**Your goal**
Only one span is wanted from the lines below: from the one with "Неизвестные сообщили о" up to and including the one with "007_29112013". Copy it exactly, without images.

Source data:
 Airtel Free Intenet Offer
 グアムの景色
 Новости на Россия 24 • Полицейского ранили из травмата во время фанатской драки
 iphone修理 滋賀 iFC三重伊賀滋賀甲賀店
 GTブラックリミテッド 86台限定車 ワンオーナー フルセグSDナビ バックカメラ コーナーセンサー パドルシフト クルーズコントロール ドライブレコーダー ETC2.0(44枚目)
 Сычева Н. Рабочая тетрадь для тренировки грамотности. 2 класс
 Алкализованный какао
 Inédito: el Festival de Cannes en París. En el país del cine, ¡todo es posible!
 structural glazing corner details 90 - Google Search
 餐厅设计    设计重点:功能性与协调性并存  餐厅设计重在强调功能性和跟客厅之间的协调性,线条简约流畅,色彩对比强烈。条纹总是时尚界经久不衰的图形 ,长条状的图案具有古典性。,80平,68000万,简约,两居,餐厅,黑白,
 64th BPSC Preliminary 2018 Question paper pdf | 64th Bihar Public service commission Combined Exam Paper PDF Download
* * *
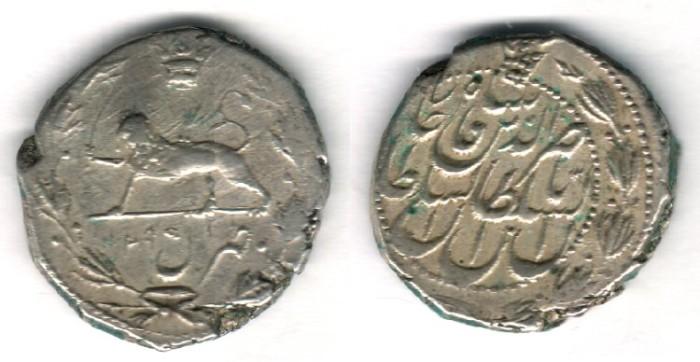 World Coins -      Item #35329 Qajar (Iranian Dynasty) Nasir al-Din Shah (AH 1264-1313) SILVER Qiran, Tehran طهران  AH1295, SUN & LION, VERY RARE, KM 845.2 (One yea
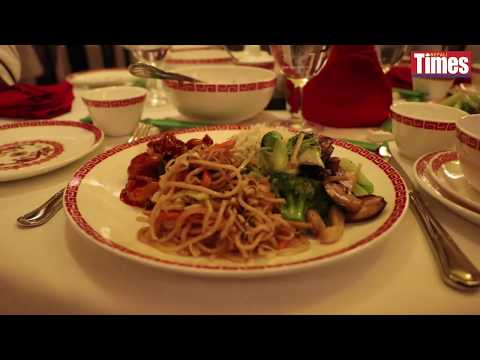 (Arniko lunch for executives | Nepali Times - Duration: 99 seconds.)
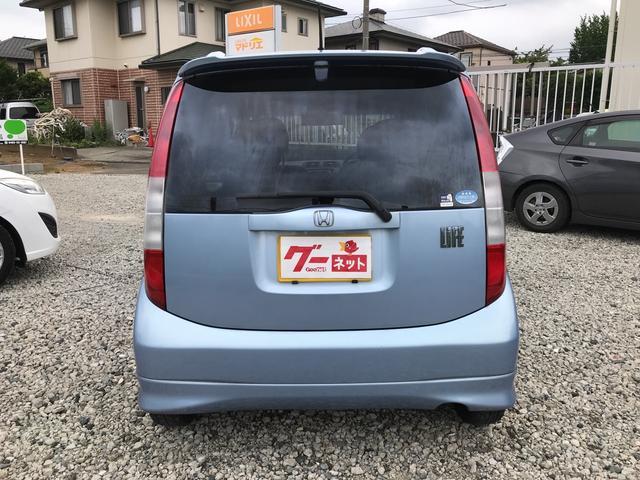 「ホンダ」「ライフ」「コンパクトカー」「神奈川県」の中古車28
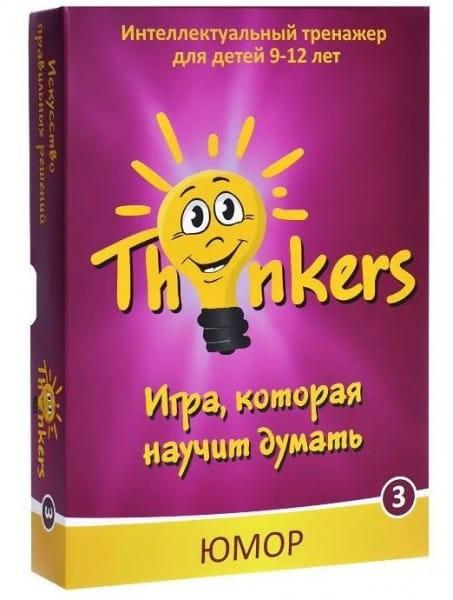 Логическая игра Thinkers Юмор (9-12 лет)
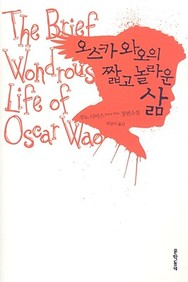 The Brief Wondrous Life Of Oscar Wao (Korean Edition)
==
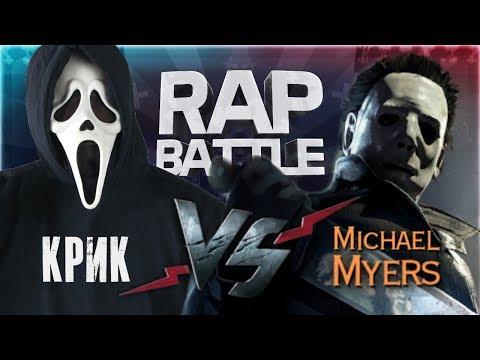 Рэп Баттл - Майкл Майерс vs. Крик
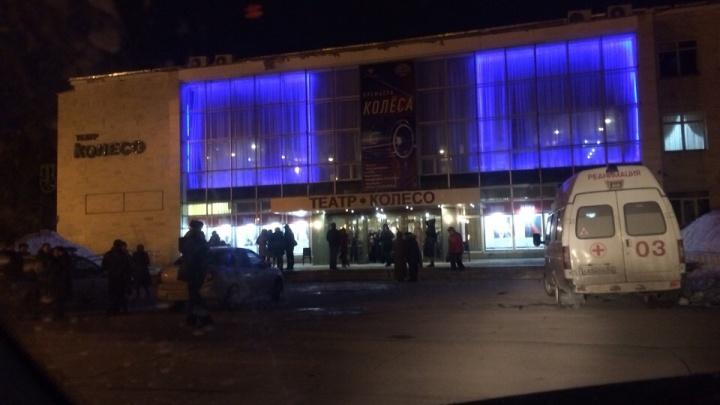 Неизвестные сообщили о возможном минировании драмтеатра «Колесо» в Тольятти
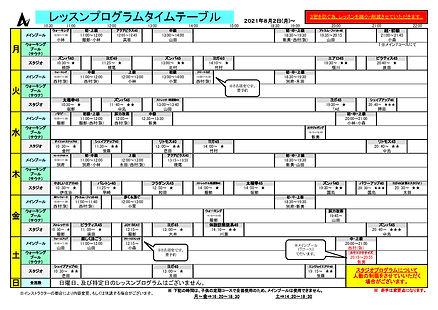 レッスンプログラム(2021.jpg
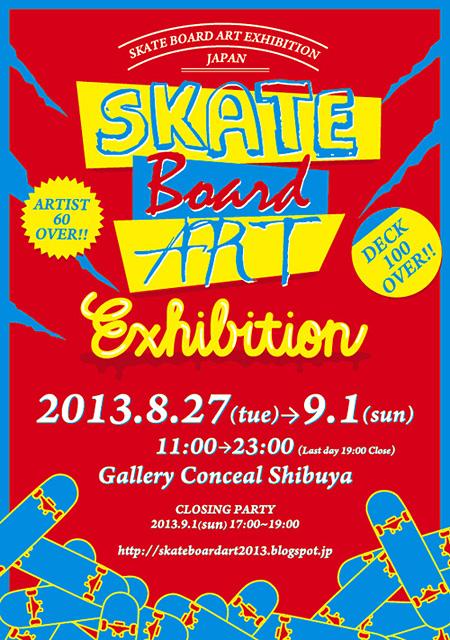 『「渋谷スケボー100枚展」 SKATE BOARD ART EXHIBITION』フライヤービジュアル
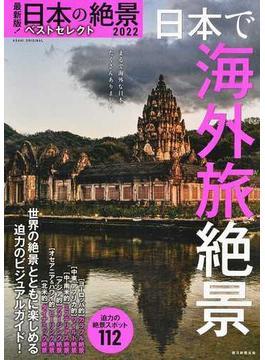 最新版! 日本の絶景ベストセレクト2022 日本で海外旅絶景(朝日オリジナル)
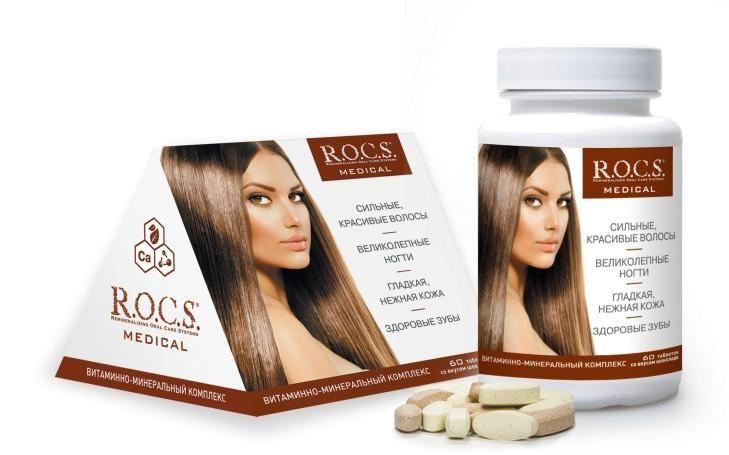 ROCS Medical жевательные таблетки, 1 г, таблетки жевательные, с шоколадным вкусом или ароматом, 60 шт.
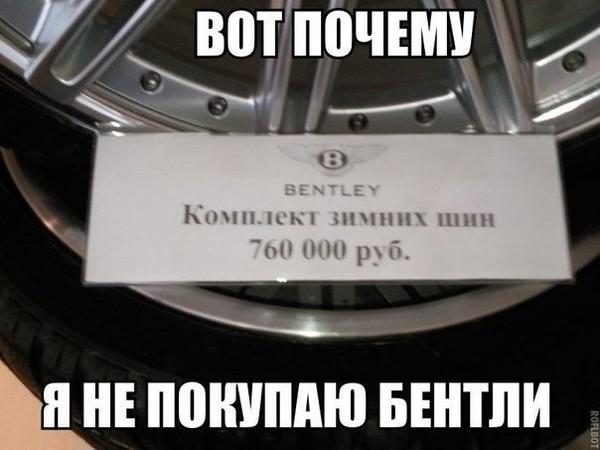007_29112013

**Exercise output**
 Неизвестные сообщили о возможном минировании драмтеатра «Колесо» в Тольятти
 レッスンプログラム(2021.jpg
 『「渋谷スケボー100枚展」 SKATE BOARD ART EXHIBITION』フライヤービジュアル
 最新版! 日本の絶景ベストセレクト2022 日本で海外旅絶景(朝日オリジナル)
 ROCS Medical жевательные таблетки, 1 г, таблетки жевательные, с шоколадным вкусом или ароматом, 60 шт.
007_29112013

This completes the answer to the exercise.